### WORK INSTRUCTIONS
Without the pictures, repeat the listing character for character.

### MATERIAL PROVIDED
- Opening Delimiter -
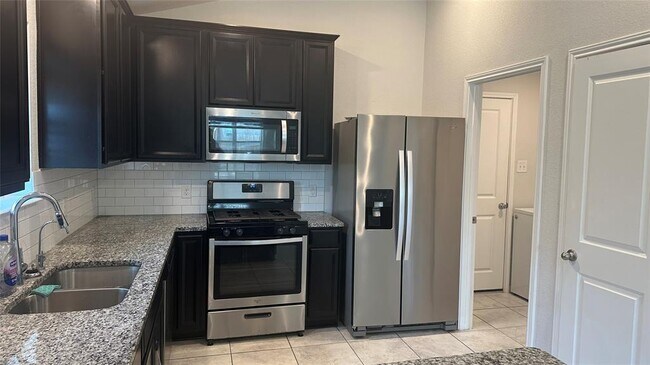 Building Photo - 12321 Caldera Wy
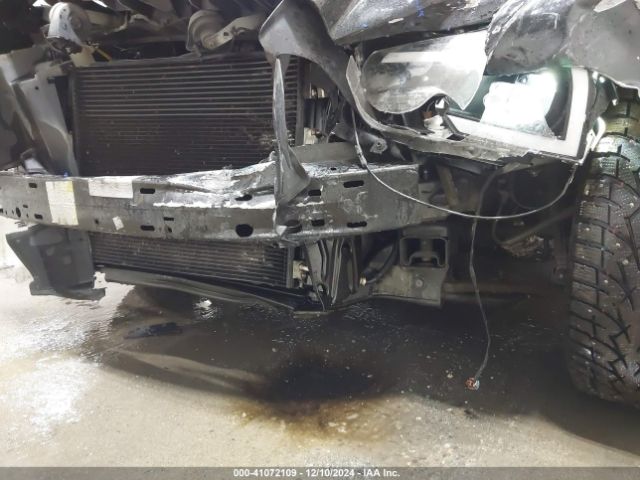 2C3CDXJG1EH199783 Dodge Charger Sxt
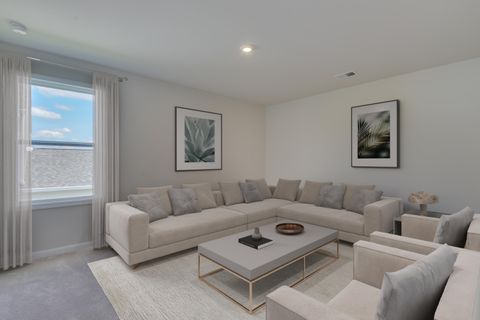 Tiny photo for 5079 Proper Court, North Augusta, SC 29860 (MLS # 551213)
- Closing Delimiter -
### TASK OUTPUT
 Building Photo - 12321 Caldera Wy
 2C3CDXJG1EH199783 Dodge Charger Sxt
 Tiny photo for 5079 Proper Court, North Augusta, SC 29860 (MLS # 551213)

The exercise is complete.